HAVANA – Five years ago this week, Washington and Havana surprised the world when they agreed to reopen diplomatic ties severed in 1961, but relations have since slid downhill as if on a fresh layer of Cold War ice.
United States President Donald Trump has regularly assailed Cuba on Twitter and tightened sanctions over the Communist-run island’s human rights record and its support for Venezuela’s socialist regime.
President Miguel Diaz-Canel, who assumed power last year amid high hopes of reform, has in turn cracked down on dissidents.
Relations are at “a very low point” the top Cuban diplomat with responsibility for relations with the US, said Carlos Fernandez de Cossio.
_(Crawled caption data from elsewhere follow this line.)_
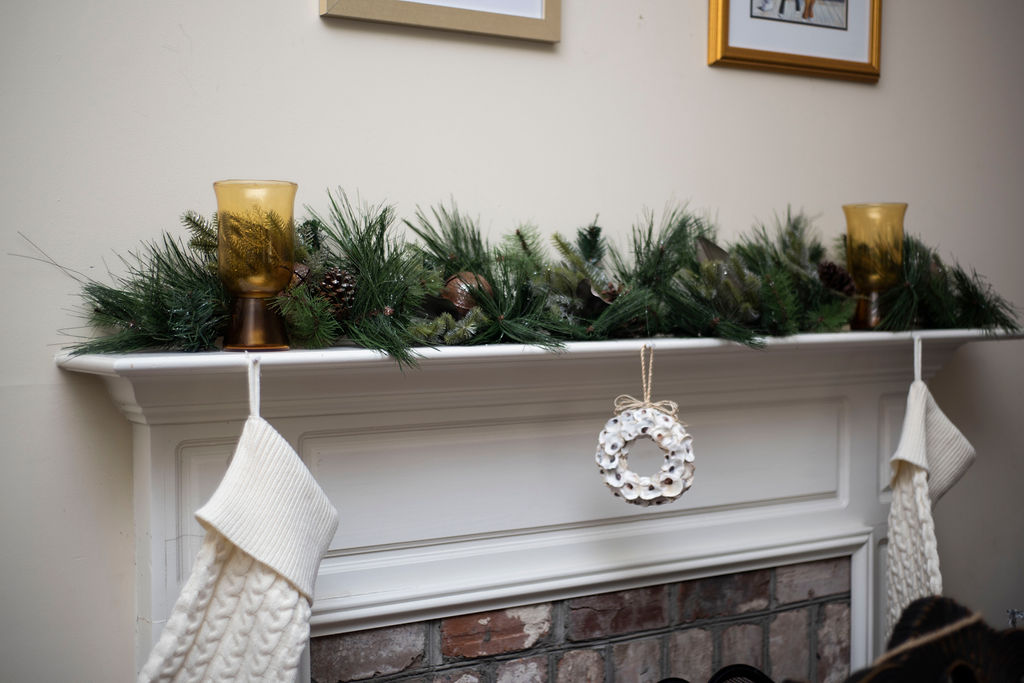 DSC_2447 Lowcountry Christmas: Oyster and Gullah Inspired Decor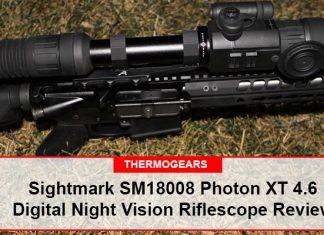 Sightmark SM18008 Photon XT 4.6 Digital Night Vision Riflescope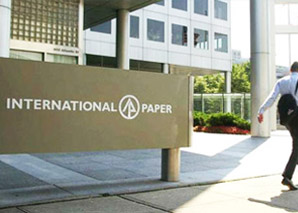 International Paper APPM Limited
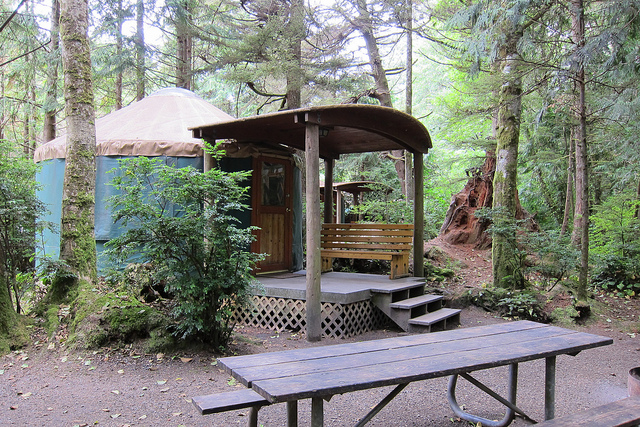 cape lookout state park yurt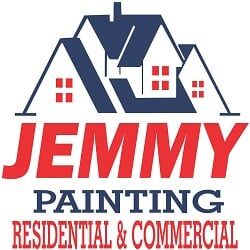 Jemmy Painting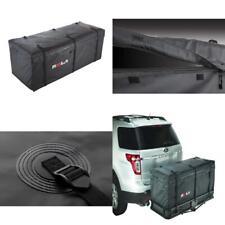 20 Cu Ft ROLA 59119 Rainproof Cargo Carrier Bag 59 x 24 x 24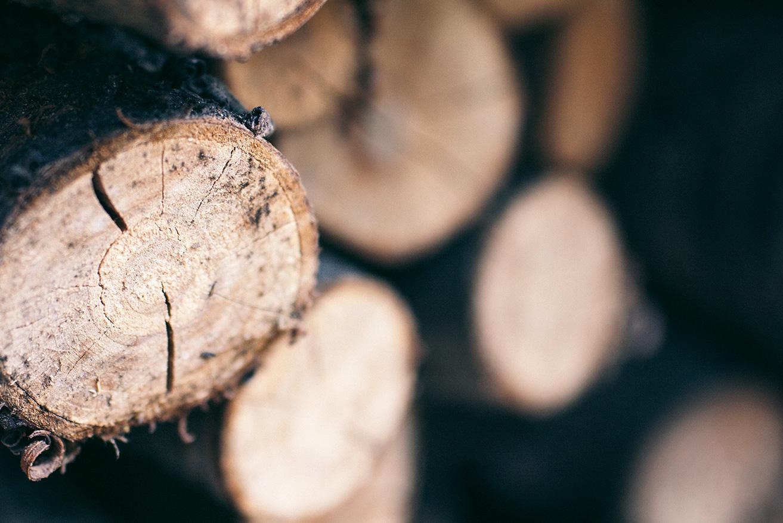 wood-8.jpg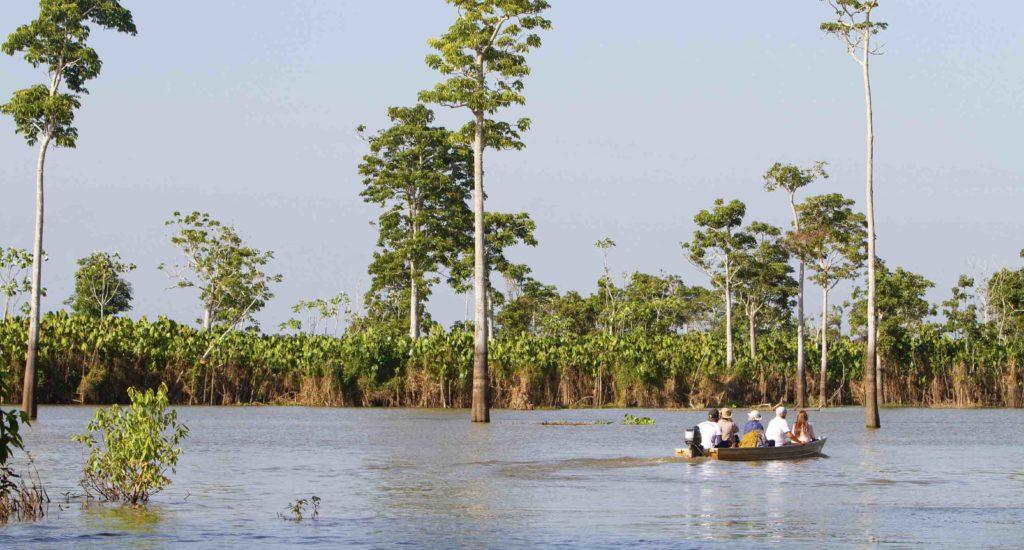 Croisiere en Amazonie Tapajos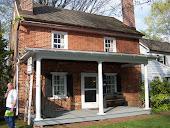 John Woolman House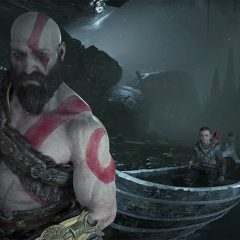 E3: Kratos teaches his son how to Be A Warrior in God of War gameplay reveal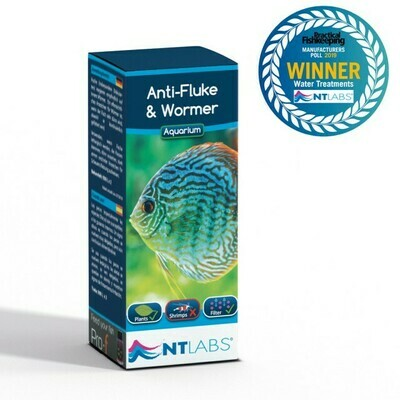 NT Labs Anti-Fluke and Wormer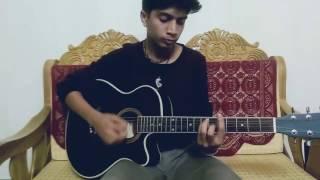 Encore - Na Pawar Golpo (cover)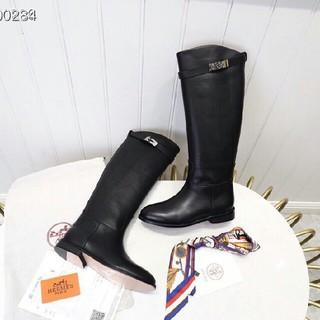 Hermes - HERMES ブーツ  22-26cm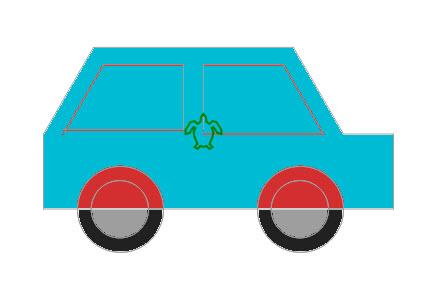 LOGO EP16 - Car 6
And according to Fernandez de Cossio “they could get even worse,” saying the Americans were pushing to weaken existing diplomatic ties until they were broken off.
“It’s hard to imagine the relationship improving significantly unless the Cuban government takes real steps to allow dissenting voices, to respect the rights of its people, and to cease its malign activities in the region,” said Carrie Filipetti, Deputy Assistant Secretary for Cuba and Venezuela at the SU State Department.
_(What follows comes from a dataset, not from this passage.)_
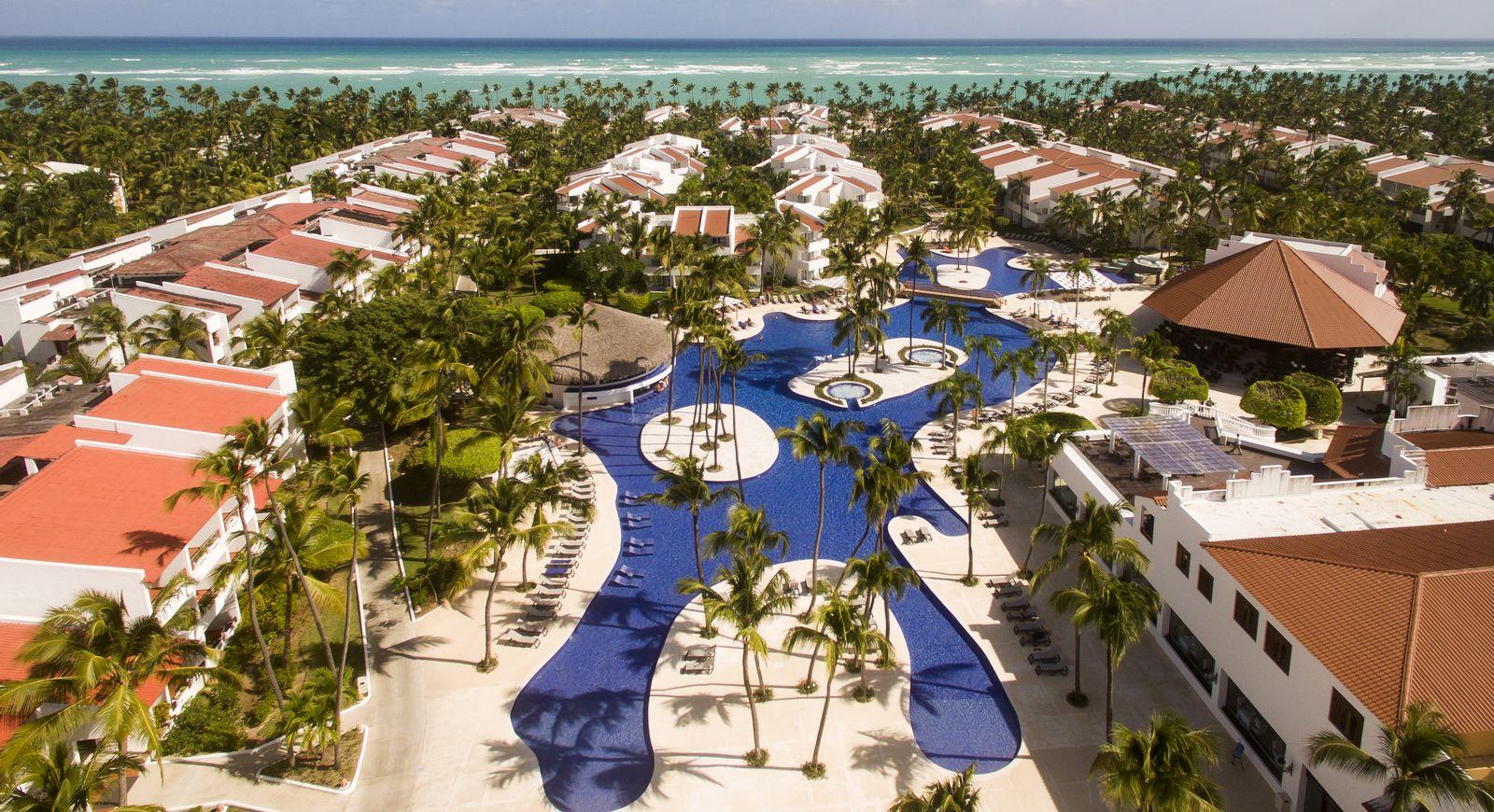 Отличный отдых в Доминикане!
“There will continue to be costs for the Castro regime’s violations of human rights, and our sanctions are helping to ensure that,” Filipetti said.
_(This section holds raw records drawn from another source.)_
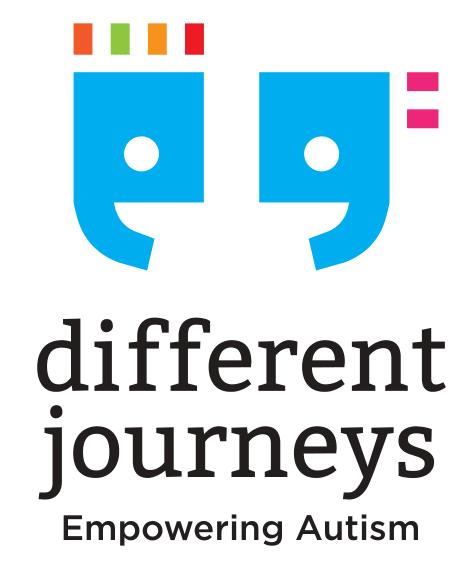 Diferrent Journeys logo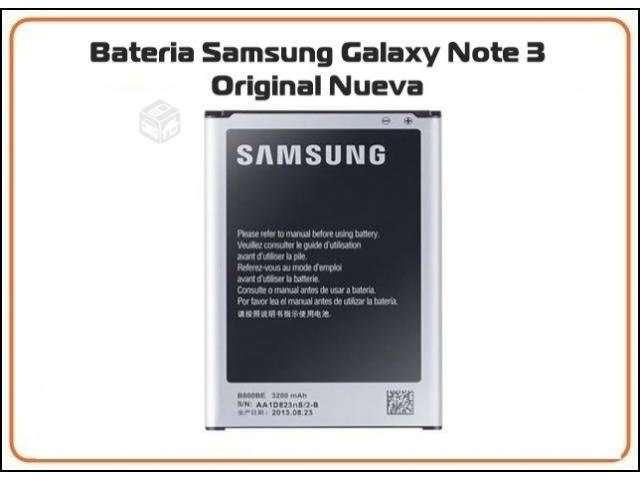Bateria Samsung Note 3 Original Nueva - Santiago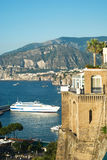 Sorrento. View of the coastline of Sorrento. Italy royalty free stock image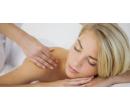 Celotělová masáž 30 minut | Slevomat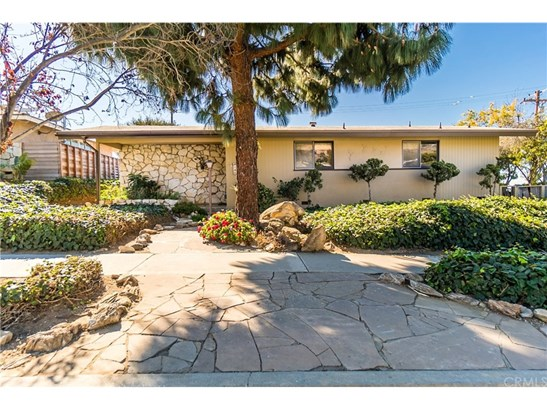 Single Family Residence - Rancho Palos Verdes, CA (photo 5)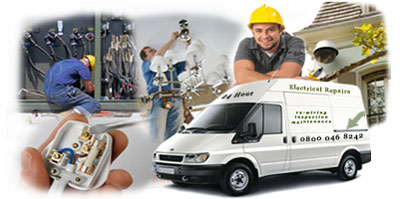 Great Sankey electricians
Ordinary Cubans like Odaydis Marante, 34, say the two countries are like “a couple who don’t get along” as she walked across the aptly named Square of Sighs in Havana.
The two countries “are always looking for one excuse or another to argue unnecessarily,” she said.
Close to the U.S. Embassy, the square was a gathering place for people awaiting appointments for a U.S. visa. The place is mostly deserted now, as the embassy’s consular services have been shut down.
Washington has piled pressure on Cuba in recent months, cutting the amount U.S.-based Cubans can send home in remittances, ending U.S. cruise-ship stopovers in Havana, and imposing fines on oil deliveries from its key supplier Venezuela.
It’s all a far cry from the optimism surrounding the historic December 17, 2014 agreement by U.S. President Barack Obama and his Cuban counterpart Raul Castro to turn the page on more than five decades of Cold War and revive diplomatic ties.
Most analysts point to Trump’s rise to the White House as the catalyst for the change.
Michael Shifter, president of the Washington-based Inter-American Dialogue, says there are three motives behind Trump’s aggressive policy: Florida, where the votes of exiled Cubans could be decisive in the 2020 election, a “Cold War mentality” that seeks revenge for 60 years of Cuban socialism, and Havana’s persistent support for Venezuela’s socialist leader Nicolas Maduro.
But “the Cubans have their responsibility because they lost an opportunity when Obama opened up,” as the ultraconservatives in the Communist Party put the brakes on what they saw as a too-rapid change.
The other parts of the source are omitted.